Should I turn my old books and manuscripts into Kindle-ing?
Years and years ago, when I first became a published author, I was content to believe all I would ever do is write book after book, and attend signings, speaking engagements and Book Clubs. A good life. A very good life. But then two things happened that changed everything:
1. A story came to me that begged to be turned into a play. It’s impossible to explain, other than to say that, instead of the characters wanting to be housed in a bookly habitat, they told me they would much prefer being brought to life. So I wrote a play for the first time in many years and a local company decided to produce it.
And I added “play writing” to my daily list.
2. My publisher disappeared. Specifically, the Editor who loved, loved, loved my work and promised to publish everything I sent her changed jobs two months after my books came out. And the new Editor was taking the company in a new direction and neatly rejected my next novel in the series. Well, more accurately he rejected the box it came in, because the envelope was never even opened. I knew I should get my manuscripts out there to another publisher, but there was something about theatre. Bringing those characters to life was amazing. And I loved what actors brought to the table – an ever-changing dynamic. So I decided to take a break from the publishing world.
And I moved “play writing” to the top of my daily list.
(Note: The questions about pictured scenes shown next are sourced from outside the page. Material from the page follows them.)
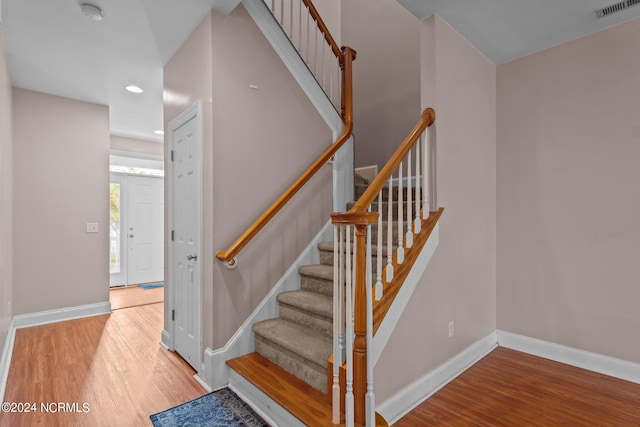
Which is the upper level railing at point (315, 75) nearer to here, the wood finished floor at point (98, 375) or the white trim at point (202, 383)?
the white trim at point (202, 383)

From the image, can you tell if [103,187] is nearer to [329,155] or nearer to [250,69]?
[250,69]

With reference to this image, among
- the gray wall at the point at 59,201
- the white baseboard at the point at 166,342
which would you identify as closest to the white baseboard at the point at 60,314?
the gray wall at the point at 59,201

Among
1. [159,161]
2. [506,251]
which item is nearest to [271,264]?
[506,251]

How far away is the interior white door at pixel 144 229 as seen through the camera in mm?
6129

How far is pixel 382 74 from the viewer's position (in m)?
4.27

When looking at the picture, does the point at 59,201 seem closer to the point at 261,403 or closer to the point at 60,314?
the point at 60,314

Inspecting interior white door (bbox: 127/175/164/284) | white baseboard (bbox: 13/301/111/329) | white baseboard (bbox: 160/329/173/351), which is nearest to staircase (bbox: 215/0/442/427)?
white baseboard (bbox: 160/329/173/351)

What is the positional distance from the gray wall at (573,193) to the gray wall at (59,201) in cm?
484

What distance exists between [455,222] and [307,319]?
1386mm

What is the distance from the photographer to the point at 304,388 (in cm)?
195

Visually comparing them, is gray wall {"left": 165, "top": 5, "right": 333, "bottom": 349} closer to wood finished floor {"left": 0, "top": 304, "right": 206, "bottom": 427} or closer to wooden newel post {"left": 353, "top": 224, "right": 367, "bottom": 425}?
wood finished floor {"left": 0, "top": 304, "right": 206, "bottom": 427}

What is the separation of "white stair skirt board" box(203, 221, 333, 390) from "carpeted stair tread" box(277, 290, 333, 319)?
0.29ft

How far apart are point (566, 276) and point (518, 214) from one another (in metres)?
0.64

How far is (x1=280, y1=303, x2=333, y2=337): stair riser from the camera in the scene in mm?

Years later, I manage my own production company, Run Rabbit Run. I work with fabulous people, do speaking and teaching engagements once in a while, and submit plays for production or go ahead and produce them myself. This is working well for me, but every once in a while I think about the characters in my unpublished books. If you’re a writer, you understand. They want to be heard, and sometimes they’ll whisper to you: “HEY, why don’t you trying getting PUBLISHED, again, JERK!” Or something like that… I try not to listen.
Then along came eBooks.
In the last year a sea change in publishing has occurred. Amazon appears to be calling most of the shots, and their Kindle platform is definitely calling 75% of the eBook shots. But still there’s that icky “self-publishing” thing, right? Well, apparently in the last year that’s changed too. In fact, the publishing process is being reversed as we speak: eBooks that sell well are being picked up for “real” publishing by the majors.
Hmm… Suddenly I’m looking like a pretty good bet here, because I…
– design websites and love to learn new internet tricks. I am, in fact, a Net Geek;
– love creating video promos, graphics and taking great photos;
– dig every aspect of marketing (my focus during my Masters in Arts Management studies);
– have a group of previously published works with solid reviews;
– never stopped writing, and so have a stack of unpublished manuscripts to send out, as well. Oh, and plays! And nonfiction! And… heyyyyy, this could work!
But now for the reality check: the eBook formatting process isn’t easy (a lot of people opt to hire someone to do this for them, and, after mucking around, we’ve been tempted), but I thank heaven daily for my Software Engineering husband, and it’ll get easier after the first one. Next problem: It’s true 99% of eBooks just don’t sell, but there’s no harm in trying, and I do appear to have better odds than some. Besides in this day and age, $20 is $20, know what I’m sayin’?
Lastly and best-ly? I’m one of those people who have ever and always appreciated being my own boss, and eBooks are giving me the chance to manage my own publishing experience. How can I say no to that?
Thus, I have decided: I will Kindle. And we will see.